What you are asked to do → Each record should appear again in the response exactly as it does in the original.

Data for this task →
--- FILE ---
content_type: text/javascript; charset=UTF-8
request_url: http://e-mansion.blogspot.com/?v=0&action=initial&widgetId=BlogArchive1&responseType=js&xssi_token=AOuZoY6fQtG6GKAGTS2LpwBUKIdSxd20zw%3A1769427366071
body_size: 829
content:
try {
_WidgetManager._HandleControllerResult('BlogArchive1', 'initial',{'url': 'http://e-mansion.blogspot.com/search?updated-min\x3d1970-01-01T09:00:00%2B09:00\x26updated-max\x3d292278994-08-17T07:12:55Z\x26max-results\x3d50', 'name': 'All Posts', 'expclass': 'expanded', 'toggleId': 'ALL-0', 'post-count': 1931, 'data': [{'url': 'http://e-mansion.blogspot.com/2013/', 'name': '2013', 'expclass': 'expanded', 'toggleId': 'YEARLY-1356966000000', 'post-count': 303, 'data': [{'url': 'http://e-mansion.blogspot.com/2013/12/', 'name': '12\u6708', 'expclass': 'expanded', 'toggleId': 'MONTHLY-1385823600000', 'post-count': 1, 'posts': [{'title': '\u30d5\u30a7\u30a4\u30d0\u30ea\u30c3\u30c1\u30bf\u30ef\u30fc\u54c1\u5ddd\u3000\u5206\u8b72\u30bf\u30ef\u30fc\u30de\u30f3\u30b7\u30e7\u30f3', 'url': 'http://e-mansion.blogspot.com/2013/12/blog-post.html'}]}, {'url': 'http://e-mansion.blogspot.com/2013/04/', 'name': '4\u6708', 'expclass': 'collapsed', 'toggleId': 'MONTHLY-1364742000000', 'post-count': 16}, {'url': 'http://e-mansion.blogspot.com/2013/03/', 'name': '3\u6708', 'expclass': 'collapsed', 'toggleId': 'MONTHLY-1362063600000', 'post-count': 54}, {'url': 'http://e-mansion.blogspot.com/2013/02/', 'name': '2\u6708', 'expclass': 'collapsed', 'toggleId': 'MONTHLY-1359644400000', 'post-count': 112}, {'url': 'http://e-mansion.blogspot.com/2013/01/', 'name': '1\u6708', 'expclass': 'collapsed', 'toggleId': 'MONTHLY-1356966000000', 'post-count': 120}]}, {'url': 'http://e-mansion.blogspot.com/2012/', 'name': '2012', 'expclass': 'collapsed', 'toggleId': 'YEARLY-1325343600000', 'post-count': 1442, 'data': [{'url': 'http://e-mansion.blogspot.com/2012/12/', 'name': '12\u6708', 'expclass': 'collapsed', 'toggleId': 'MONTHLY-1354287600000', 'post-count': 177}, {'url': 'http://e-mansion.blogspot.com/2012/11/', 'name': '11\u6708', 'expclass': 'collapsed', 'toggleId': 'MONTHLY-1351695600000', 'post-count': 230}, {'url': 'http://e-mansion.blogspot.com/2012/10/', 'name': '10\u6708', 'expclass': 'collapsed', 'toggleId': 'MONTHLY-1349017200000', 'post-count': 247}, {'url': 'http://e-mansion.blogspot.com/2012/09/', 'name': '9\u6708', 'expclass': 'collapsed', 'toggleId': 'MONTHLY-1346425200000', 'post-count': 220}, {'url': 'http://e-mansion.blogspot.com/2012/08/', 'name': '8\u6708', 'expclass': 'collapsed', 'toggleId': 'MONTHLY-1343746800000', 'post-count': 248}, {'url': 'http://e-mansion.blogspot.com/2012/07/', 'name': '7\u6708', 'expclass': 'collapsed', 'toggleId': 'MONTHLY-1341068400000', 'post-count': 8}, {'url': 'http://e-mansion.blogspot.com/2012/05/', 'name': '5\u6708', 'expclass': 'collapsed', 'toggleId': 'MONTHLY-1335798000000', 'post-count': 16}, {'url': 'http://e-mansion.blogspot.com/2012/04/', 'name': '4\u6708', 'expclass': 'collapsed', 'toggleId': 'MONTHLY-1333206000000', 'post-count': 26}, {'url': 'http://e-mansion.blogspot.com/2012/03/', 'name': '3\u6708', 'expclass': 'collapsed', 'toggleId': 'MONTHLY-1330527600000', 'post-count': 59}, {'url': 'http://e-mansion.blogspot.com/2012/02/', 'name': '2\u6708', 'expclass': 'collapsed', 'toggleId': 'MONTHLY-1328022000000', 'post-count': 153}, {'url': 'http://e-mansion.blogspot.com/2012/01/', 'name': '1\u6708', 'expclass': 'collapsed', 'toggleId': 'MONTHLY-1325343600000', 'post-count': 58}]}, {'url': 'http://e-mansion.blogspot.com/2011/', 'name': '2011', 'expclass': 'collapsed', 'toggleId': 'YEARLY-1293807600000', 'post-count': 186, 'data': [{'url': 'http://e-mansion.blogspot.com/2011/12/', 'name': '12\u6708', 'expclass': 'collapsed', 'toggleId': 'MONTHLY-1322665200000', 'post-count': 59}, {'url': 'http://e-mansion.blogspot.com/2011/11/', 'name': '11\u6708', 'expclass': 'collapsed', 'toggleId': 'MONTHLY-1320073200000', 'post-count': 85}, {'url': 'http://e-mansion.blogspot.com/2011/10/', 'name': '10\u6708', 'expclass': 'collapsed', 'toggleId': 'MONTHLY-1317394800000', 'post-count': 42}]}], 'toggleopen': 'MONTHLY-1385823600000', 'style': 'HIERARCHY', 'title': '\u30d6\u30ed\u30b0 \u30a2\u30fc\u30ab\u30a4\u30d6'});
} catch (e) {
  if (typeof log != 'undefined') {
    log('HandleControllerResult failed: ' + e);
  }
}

Answer to this exercise →
--- FILE ---
content_type: text/javascript; charset=UTF-8
request_url: http://e-mansion.blogspot.com/?v=0&action=initial&widgetId=BlogArchive1&responseType=js&xssi_token=AOuZoY6fQtG6GKAGTS2LpwBUKIdSxd20zw%3A1769427366071
body_size: 829
content:
try {
_WidgetManager._HandleControllerResult('BlogArchive1', 'initial',{'url': 'http://e-mansion.blogspot.com/search?updated-min\x3d1970-01-01T09:00:00%2B09:00\x26updated-max\x3d292278994-08-17T07:12:55Z\x26max-results\x3d50', 'name': 'All Posts', 'expclass': 'expanded', 'toggleId': 'ALL-0', 'post-count': 1931, 'data': [{'url': 'http://e-mansion.blogspot.com/2013/', 'name': '2013', 'expclass': 'expanded', 'toggleId': 'YEARLY-1356966000000', 'post-count': 303, 'data': [{'url': 'http://e-mansion.blogspot.com/2013/12/', 'name': '12\u6708', 'expclass': 'expanded', 'toggleId': 'MONTHLY-1385823600000', 'post-count': 1, 'posts': [{'title': '\u30d5\u30a7\u30a4\u30d0\u30ea\u30c3\u30c1\u30bf\u30ef\u30fc\u54c1\u5ddd\u3000\u5206\u8b72\u30bf\u30ef\u30fc\u30de\u30f3\u30b7\u30e7\u30f3', 'url': 'http://e-mansion.blogspot.com/2013/12/blog-post.html'}]}, {'url': 'http://e-mansion.blogspot.com/2013/04/', 'name': '4\u6708', 'expclass': 'collapsed', 'toggleId': 'MONTHLY-1364742000000', 'post-count': 16}, {'url': 'http://e-mansion.blogspot.com/2013/03/', 'name': '3\u6708', 'expclass': 'collapsed', 'toggleId': 'MONTHLY-1362063600000', 'post-count': 54}, {'url': 'http://e-mansion.blogspot.com/2013/02/', 'name': '2\u6708', 'expclass': 'collapsed', 'toggleId': 'MONTHLY-1359644400000', 'post-count': 112}, {'url': 'http://e-mansion.blogspot.com/2013/01/', 'name': '1\u6708', 'expclass': 'collapsed', 'toggleId': 'MONTHLY-1356966000000', 'post-count': 120}]}, {'url': 'http://e-mansion.blogspot.com/2012/', 'name': '2012', 'expclass': 'collapsed', 'toggleId': 'YEARLY-1325343600000', 'post-count': 1442, 'data': [{'url': 'http://e-mansion.blogspot.com/2012/12/', 'name': '12\u6708', 'expclass': 'collapsed', 'toggleId': 'MONTHLY-1354287600000', 'post-count': 177}, {'url': 'http://e-mansion.blogspot.com/2012/11/', 'name': '11\u6708', 'expclass': 'collapsed', 'toggleId': 'MONTHLY-1351695600000', 'post-count': 230}, {'url': 'http://e-mansion.blogspot.com/2012/10/', 'name': '10\u6708', 'expclass': 'collapsed', 'toggleId': 'MONTHLY-1349017200000', 'post-count': 247}, {'url': 'http://e-mansion.blogspot.com/2012/09/', 'name': '9\u6708', 'expclass': 'collapsed', 'toggleId': 'MONTHLY-1346425200000', 'post-count': 220}, {'url': 'http://e-mansion.blogspot.com/2012/08/', 'name': '8\u6708', 'expclass': 'collapsed', 'toggleId': 'MONTHLY-1343746800000', 'post-count': 248}, {'url': 'http://e-mansion.blogspot.com/2012/07/', 'name': '7\u6708', 'expclass': 'collapsed', 'toggleId': 'MONTHLY-1341068400000', 'post-count': 8}, {'url': 'http://e-mansion.blogspot.com/2012/05/', 'name': '5\u6708', 'expclass': 'collapsed', 'toggleId': 'MONTHLY-1335798000000', 'post-count': 16}, {'url': 'http://e-mansion.blogspot.com/2012/04/', 'name': '4\u6708', 'expclass': 'collapsed', 'toggleId': 'MONTHLY-1333206000000', 'post-count': 26}, {'url': 'http://e-mansion.blogspot.com/2012/03/', 'name': '3\u6708', 'expclass': 'collapsed', 'toggleId': 'MONTHLY-1330527600000', 'post-count': 59}, {'url': 'http://e-mansion.blogspot.com/2012/02/', 'name': '2\u6708', 'expclass': 'collapsed', 'toggleId': 'MONTHLY-1328022000000', 'post-count': 153}, {'url': 'http://e-mansion.blogspot.com/2012/01/', 'name': '1\u6708', 'expclass': 'collapsed', 'toggleId': 'MONTHLY-1325343600000', 'post-count': 58}]}, {'url': 'http://e-mansion.blogspot.com/2011/', 'name': '2011', 'expclass': 'collapsed', 'toggleId': 'YEARLY-1293807600000', 'post-count': 186, 'data': [{'url': 'http://e-mansion.blogspot.com/2011/12/', 'name': '12\u6708', 'expclass': 'collapsed', 'toggleId': 'MONTHLY-1322665200000', 'post-count': 59}, {'url': 'http://e-mansion.blogspot.com/2011/11/', 'name': '11\u6708', 'expclass': 'collapsed', 'toggleId': 'MONTHLY-1320073200000', 'post-count': 85}, {'url': 'http://e-mansion.blogspot.com/2011/10/', 'name': '10\u6708', 'expclass': 'collapsed', 'toggleId': 'MONTHLY-1317394800000', 'post-count': 42}]}], 'toggleopen': 'MONTHLY-1385823600000', 'style': 'HIERARCHY', 'title': '\u30d6\u30ed\u30b0 \u30a2\u30fc\u30ab\u30a4\u30d6'});
} catch (e) {
  if (typeof log != 'undefined') {
    log('HandleControllerResult failed: ' + e);
  }
}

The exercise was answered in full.